Students honored for academic achievement
KOKOMO, Ind. — Students at Ivy Tech Community College’s Kokomo Campus were recently honored for their academic achievement with induction into the Alpha Phi Pi (APP) Chapter of Phi Theta Kappa international academic honor society.
New members inducted during the Oct. 18 ceremony at the Kokomo Campus include, from Kokomo: Adam Bird, Lisa Burns, Madison Butts, Kathy Jackson, Andrew Kerkhoff, Marcas King, Danielle Lackowski, Ciera Pelgen, Ginger Phillips, Ashton Poynter, Tabetha Skaggs, Shawna Turner, Rachel Vega, Conner Wisher, and Heather Zies-Forrey; from Galveston: Kathryn Einstein; from Peru: David Atkins, Leota Duke, Donevan Gillespie, Mary Keaton, and Jennifer Santiago-Perez; from Tipton: Christina Chilson; from Wabash: Philip Balay and Terry Paul; and from Westfield: Kimberly Overmyer.

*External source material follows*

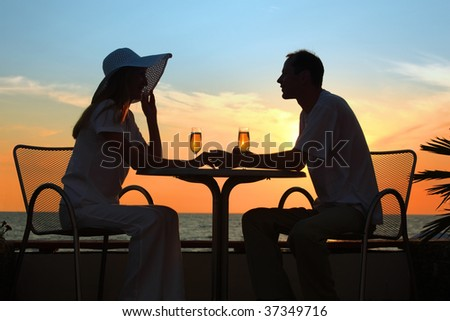 Female and man's silhouettes on sunset sit at table with two glasses outdoor - stock photo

New officers welcomed at the ceremony included Angela Bailiff, general vice president, and Kathryn Einstein as vice president of finance. Moriah Mercer serves as president of the chapter, Nila Myers, vice president of operations, and Cheryl Collins as vice president of communications. Chapter advisers are Tyler Corn, assistant professor of mathematics and physics, and Amber Williams, assistant professor of psychology.

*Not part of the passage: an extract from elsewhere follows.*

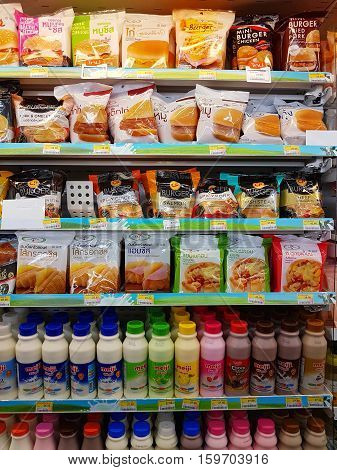 CHIANG RAI THAILAND - NOVEMBER 25: various brand of burger and pasteurized milk in packaging for sale on supermarket stand or shelf in Seven Eleven on November 25 2016 in Chiang rai Thailand.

Annette Spurgeon was guest speaker, sharing the value of participation in the honorary she has experienced since her days as a member of PTK while an Ivy Tech student in Bloomington. Now the academic and administrative services coordinator for two Ivy Tech sites in Bloomington, Spurgeon earned an associate degree from Ivy Tech and bachelor and master degrees from Indiana State University and is working on her doctorate in educational leadership at ISU. For more than 10 years, she has served as contact advisor for the PTK chapter in Bloomington. She has served as one of the executive board members for the PTK Indiana Region and is now the Phi Theta Kappa Indiana associate regional coordinator.

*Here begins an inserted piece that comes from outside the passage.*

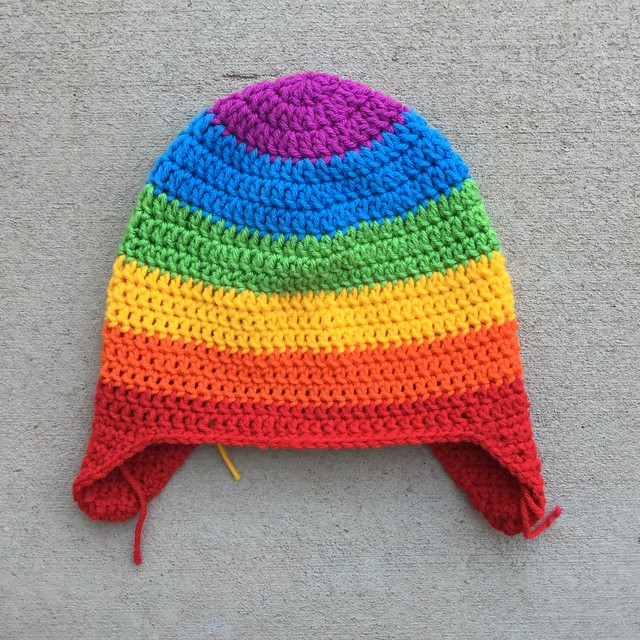 A rainbow inspired crochet hat for an adult worked in six different colors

Currently enrolled students are invited to join the international academic honor society when they have completed at least 12 program-level or college-level credit hours with a cumulative grade point average of at least 3.5. Phi Theta Kappa has a two-fold mission – to recognize and encourage the academic achievement of two-year college students and to provide opportunities for individual growth and development through participation in scholarship, leadership, service and fellowship programming.
Phi Theta Kappa Honor Society has been recognizing and encouraging excellence among community colleges since it was founded in 1918. Today, Phi Theta Kappa is the largest honor society in higher education with more than 3 million members and 1,275 chapters located in 50 states, U.S. territories, British Virgin Islands, Canada, Germany, UAE and the Republic of Palau. The recognition and scholarship opportunities that Phi Theta Kappa brings to an institution, its faculty advisors, and most importantly to its student members are unparalleled by any other student organization.